Zoe hizo lo que le decían y llevó el helicóptero a baja altura por encima de un valle fluvial densamente arbolado que estaba alimentado por tres pequeños torrentes de montaña. Cada uno de estos pequeños torrentes salía de valles montañosos con una selva aún más densa.

—Llévanos al cruce de los ríos —añadió el Mago.

Aterrizaron en la ribera, el Huey sin patines deslizándose suavemente sobre la panza. Luego, con mucha cautela, bajaron del helicóptero.

Fue Lily quien los vio primero.

—Sí que es bonito… —susurró al mirar hacia la selva.

Alby se le acercó.

—¿Qué…? Oh.

Se quedó boquiabierto.

Allí, delante de ellos, perdiéndose en la bruma, había un bosque gigantesco.

De un color fantasmagórico, los árboles alcanzaban una altura de sesenta metros, y sus ramas entrelazadas formaban un techo por el que no podía pasar el sol.

Pero fueron los troncos, sus inmensos troncos, los que captaron la atención de los chicos.

Cada gigantesco tronco, docenas de ellos, fila tras fila, todos al menos de diez metros de diámetro, habían sido tallados con figuras de hombres.
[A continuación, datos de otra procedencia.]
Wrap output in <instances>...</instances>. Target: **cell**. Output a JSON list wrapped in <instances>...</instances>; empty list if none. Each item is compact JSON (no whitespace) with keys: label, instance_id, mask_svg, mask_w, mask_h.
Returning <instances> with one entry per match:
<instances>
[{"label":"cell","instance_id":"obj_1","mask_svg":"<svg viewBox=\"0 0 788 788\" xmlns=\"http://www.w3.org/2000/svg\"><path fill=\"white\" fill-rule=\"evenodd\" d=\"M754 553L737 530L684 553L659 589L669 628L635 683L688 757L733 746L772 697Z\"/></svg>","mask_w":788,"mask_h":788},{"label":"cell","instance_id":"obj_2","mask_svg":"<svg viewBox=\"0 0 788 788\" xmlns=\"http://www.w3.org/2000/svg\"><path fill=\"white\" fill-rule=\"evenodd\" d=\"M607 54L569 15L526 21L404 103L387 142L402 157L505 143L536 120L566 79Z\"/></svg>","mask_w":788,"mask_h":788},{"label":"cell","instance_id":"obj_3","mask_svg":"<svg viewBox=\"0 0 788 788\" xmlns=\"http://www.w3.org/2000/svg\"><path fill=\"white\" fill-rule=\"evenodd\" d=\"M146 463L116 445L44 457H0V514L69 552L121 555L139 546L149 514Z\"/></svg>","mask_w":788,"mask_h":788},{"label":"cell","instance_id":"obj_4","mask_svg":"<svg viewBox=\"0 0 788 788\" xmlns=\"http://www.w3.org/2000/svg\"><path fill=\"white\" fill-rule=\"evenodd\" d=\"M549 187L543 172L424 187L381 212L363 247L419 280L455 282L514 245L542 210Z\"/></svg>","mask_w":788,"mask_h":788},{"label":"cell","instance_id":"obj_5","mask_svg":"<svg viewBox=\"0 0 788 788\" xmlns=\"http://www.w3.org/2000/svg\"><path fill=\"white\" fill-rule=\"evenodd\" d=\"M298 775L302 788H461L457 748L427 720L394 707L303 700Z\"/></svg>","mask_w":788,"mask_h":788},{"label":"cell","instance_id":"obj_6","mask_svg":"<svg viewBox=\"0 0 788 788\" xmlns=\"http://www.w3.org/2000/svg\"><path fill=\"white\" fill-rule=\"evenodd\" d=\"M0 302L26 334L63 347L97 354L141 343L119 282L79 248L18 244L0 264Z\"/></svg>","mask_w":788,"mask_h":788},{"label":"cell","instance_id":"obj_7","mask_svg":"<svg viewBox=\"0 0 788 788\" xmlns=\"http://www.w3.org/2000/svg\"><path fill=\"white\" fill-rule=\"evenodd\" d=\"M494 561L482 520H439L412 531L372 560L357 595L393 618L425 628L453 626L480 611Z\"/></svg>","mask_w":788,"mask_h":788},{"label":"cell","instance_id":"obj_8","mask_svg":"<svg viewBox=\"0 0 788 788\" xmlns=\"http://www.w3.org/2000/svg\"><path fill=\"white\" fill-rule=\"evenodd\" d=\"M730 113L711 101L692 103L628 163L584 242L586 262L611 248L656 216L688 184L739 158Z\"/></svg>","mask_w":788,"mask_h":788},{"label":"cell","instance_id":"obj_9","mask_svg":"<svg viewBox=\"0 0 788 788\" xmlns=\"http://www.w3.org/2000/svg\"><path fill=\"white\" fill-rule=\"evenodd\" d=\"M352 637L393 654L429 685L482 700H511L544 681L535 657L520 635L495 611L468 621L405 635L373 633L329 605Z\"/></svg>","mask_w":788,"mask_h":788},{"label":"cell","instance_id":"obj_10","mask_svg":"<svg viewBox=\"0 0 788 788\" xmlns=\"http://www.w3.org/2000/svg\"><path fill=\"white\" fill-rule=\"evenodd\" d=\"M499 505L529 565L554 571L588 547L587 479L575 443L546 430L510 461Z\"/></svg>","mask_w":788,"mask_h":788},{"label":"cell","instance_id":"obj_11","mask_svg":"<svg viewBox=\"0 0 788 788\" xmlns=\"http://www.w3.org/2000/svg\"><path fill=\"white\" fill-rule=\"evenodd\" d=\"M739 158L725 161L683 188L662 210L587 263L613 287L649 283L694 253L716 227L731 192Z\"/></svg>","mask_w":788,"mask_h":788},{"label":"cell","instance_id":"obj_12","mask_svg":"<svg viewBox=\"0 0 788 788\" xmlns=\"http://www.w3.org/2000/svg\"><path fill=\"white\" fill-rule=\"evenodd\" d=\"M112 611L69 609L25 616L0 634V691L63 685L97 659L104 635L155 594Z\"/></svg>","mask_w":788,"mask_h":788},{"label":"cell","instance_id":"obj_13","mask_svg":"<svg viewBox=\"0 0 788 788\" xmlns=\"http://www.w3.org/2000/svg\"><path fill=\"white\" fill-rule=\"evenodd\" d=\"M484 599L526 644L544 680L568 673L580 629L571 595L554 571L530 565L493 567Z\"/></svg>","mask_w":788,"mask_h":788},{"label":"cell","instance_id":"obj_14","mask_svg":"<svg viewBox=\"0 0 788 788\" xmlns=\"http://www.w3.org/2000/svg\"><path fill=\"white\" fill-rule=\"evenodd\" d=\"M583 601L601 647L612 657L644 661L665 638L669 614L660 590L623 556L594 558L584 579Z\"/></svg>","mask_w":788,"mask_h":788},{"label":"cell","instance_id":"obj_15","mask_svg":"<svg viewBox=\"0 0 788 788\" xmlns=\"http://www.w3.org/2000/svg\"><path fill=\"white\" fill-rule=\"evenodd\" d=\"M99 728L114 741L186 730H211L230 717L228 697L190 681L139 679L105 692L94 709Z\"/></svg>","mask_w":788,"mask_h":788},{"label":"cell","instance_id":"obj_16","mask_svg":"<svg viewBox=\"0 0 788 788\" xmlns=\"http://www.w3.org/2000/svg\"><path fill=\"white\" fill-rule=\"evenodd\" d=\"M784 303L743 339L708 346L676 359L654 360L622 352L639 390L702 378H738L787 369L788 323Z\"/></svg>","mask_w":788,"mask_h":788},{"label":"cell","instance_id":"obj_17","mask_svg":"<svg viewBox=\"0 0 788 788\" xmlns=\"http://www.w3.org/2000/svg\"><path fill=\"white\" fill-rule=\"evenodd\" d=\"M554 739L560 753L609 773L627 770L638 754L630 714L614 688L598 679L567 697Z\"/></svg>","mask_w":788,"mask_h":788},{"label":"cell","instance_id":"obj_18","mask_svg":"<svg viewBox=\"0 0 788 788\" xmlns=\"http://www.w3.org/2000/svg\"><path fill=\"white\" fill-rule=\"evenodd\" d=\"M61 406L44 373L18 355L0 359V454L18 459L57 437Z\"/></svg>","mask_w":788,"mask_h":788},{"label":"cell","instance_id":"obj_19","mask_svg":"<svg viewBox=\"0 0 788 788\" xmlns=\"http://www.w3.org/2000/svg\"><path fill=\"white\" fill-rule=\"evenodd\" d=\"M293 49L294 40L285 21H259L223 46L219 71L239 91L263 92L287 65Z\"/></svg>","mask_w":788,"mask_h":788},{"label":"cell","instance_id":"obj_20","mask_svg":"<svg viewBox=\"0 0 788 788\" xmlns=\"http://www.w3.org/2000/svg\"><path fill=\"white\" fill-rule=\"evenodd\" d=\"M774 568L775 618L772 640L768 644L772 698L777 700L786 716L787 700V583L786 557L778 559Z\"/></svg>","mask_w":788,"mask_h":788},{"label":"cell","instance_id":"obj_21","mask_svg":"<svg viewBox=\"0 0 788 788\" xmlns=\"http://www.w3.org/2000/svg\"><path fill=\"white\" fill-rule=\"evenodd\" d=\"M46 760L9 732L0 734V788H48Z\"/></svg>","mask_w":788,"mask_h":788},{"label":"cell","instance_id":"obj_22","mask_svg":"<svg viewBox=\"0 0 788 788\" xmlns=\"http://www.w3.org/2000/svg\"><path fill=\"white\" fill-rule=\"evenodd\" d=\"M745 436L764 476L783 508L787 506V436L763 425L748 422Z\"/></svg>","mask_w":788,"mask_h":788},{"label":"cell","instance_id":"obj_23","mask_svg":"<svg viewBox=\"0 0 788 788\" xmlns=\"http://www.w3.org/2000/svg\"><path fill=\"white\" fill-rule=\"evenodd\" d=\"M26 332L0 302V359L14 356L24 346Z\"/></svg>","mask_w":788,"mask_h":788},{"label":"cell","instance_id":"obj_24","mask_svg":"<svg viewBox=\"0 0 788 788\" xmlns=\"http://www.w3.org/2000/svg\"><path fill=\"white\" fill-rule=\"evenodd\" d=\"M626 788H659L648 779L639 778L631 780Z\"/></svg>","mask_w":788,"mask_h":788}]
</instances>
Algunos representaban antiguos caciques, otros guerreros y monjes. Todos eran de apariencia grave, feroz, belicosa. Todos eran viejos, muy viejos. Los grandes árboles se habían quedado grises por la edad y estrangulados por innumerables trepadoras, enredaderas que parecían abrazar las figuras como gigantescas boas. Las grandes figuras se perdían en la distancia, un ejército de centinelas que montaban guardia sobre el tiempo.

No se movía ni una brizna, el silencio en la selva era absoluto.

El Mago se acercó a Lily y apoyó una mano en su hombro.

—El valle de los Guardianes Arbóreos —dijo con voz suave—. Oh, Dios mío, lo hemos encontrado.

—¿Adonde vamos ahora? —quiso saber Solomon cuando se reunió con ellos.

Alby llevaba colgada alrededor del cuello la cámara digital de Zoe. Aprovechó para echar una rápida sucesión de fotos del maravilloso bosque tallado.

En respuesta a la pregunta, el Mago recitó el texto del pergamino de Hieronymus:

—«En el valle de los Guardianes Arbóreos, en el cruce de los tres arroyos de montaña, tomad el siniestro.» Parece bastante claro: iremos hasta el cruce de los tres torrentes y tomaremos el de la siniestra.

—¿La siniestra? —dijo Solomon.

Lily sonrió.

—No creía que te fueses a asustar, Solomon. En latín, «siniestra» significa izquierda. Seguiremos el torrente de la izquierda.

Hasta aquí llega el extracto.